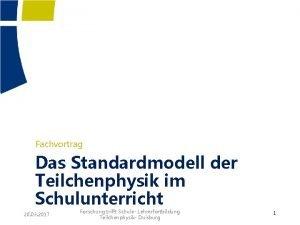 Fachvortrag Das Standardmodell der Teilchenphysik im Schulunterricht 20
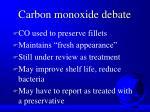 carbon monoxide debate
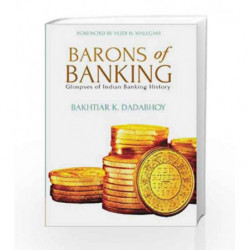 Barons of Banking: Glimpses of Indian Banking History book -9788184003499 front cover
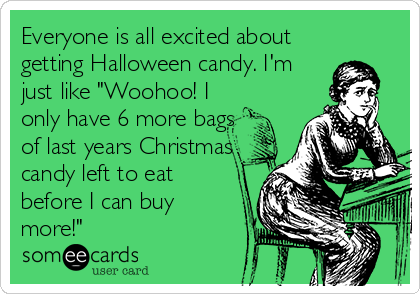 """Everyone is all excited about getting Halloween candy. I'm just like """"Woohoo! I only have 6 more bags of last years Christmas candy left to eat before I can buy more!"""""""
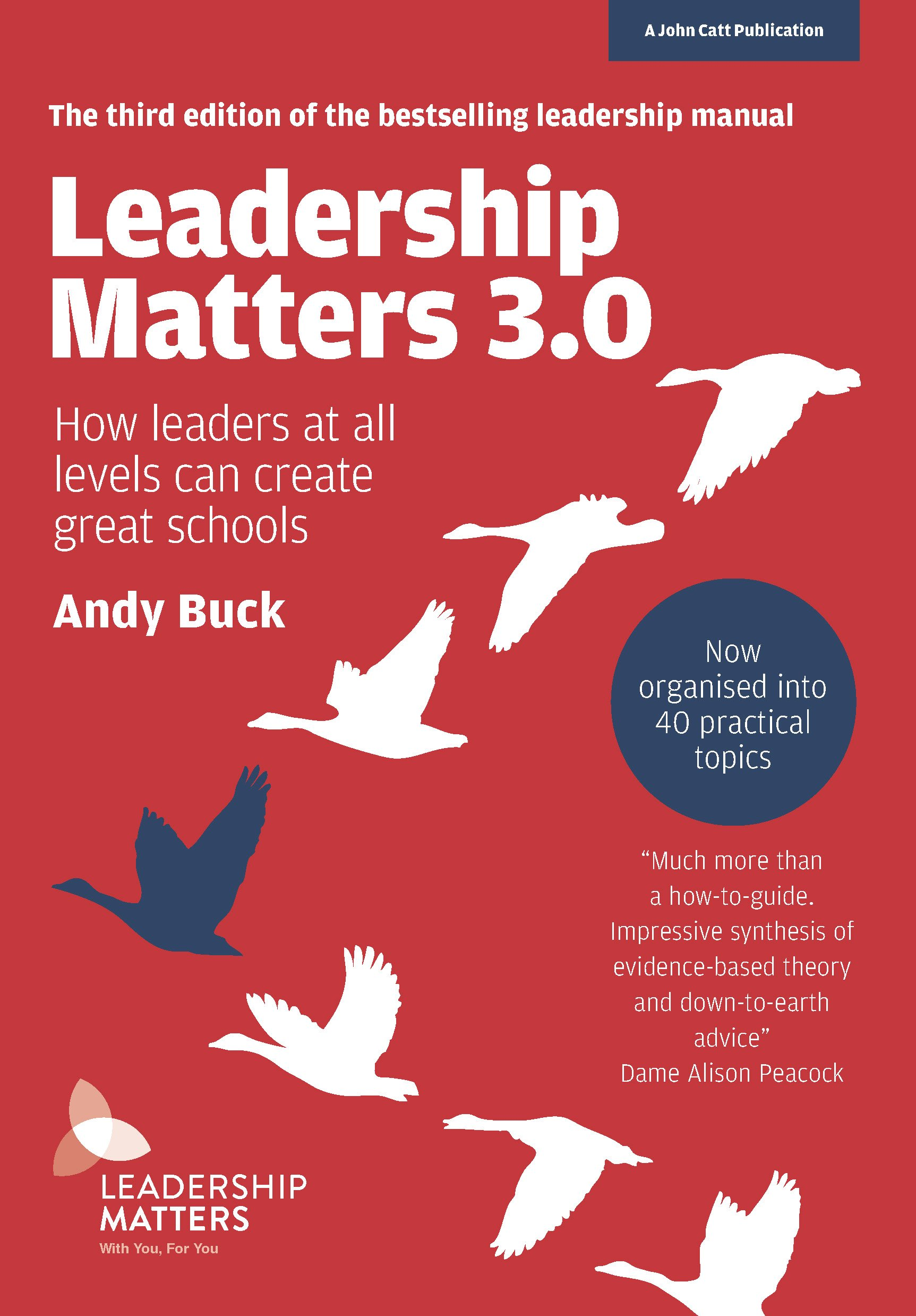 43ac97fac7 Leadership Matters 3.0  How Leaders At All Levels Can Create Great ...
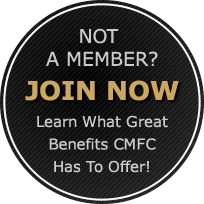 Not A Member?  Join Now and learn what great benefits CMFC has to offer!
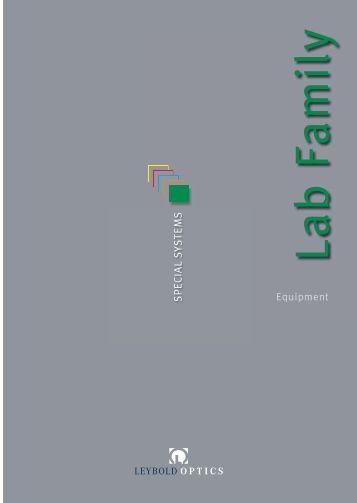 Equipment S PECIA L S Y S TE M S - Leybold Optics GmbH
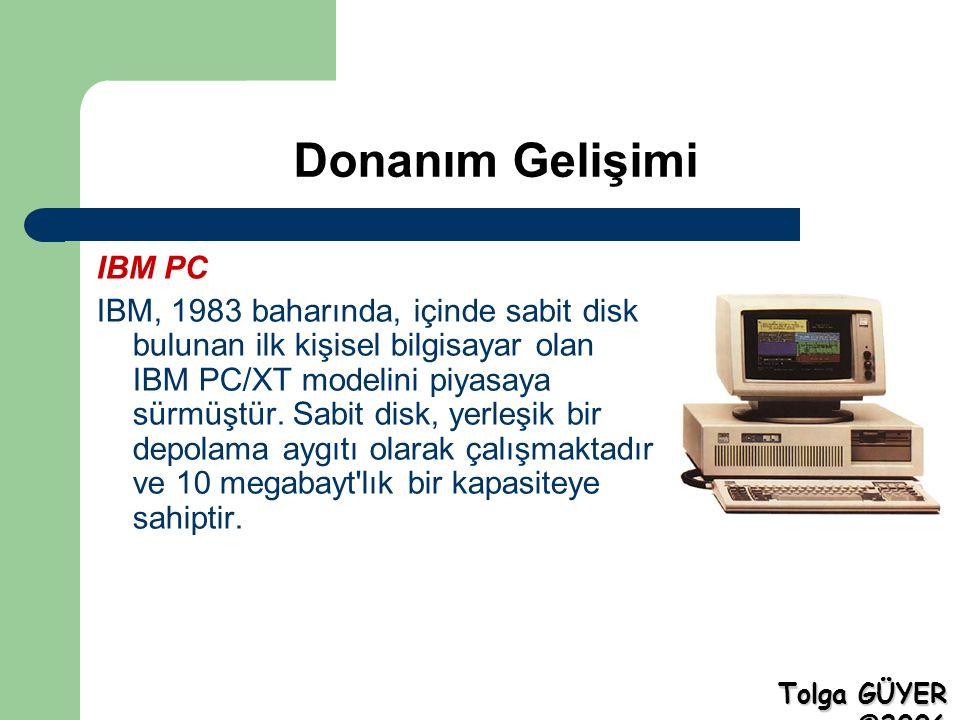 Donanım Gelişimi IBM PC IBM, 1983 baharında, içinde sabit disk bulunan ilk kişisel bilgisayar olan IBM PC/XT modelini piyasaya sürmüştür. Sabit disk,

**EXERCISE OBJECTIVE:**
Omitting all pictures, restate word for word the lines from the one containing "43ac97fac7 Leadership Matters" through the last line of the data.

**COMPLETED EXERCISE:**
 43ac97fac7 Leadership Matters 3.0  How Leaders At All Levels Can Create Great ...
 Not A Member?  Join Now and learn what great benefits CMFC has to offer!
 Equipment S PECIA L S Y S TE M S - Leybold Optics GmbH
 Donanım Gelişimi IBM PC IBM, 1983 baharında, içinde sabit disk bulunan ilk kişisel bilgisayar olan IBM PC/XT modelini piyasaya sürmüştür. Sabit disk,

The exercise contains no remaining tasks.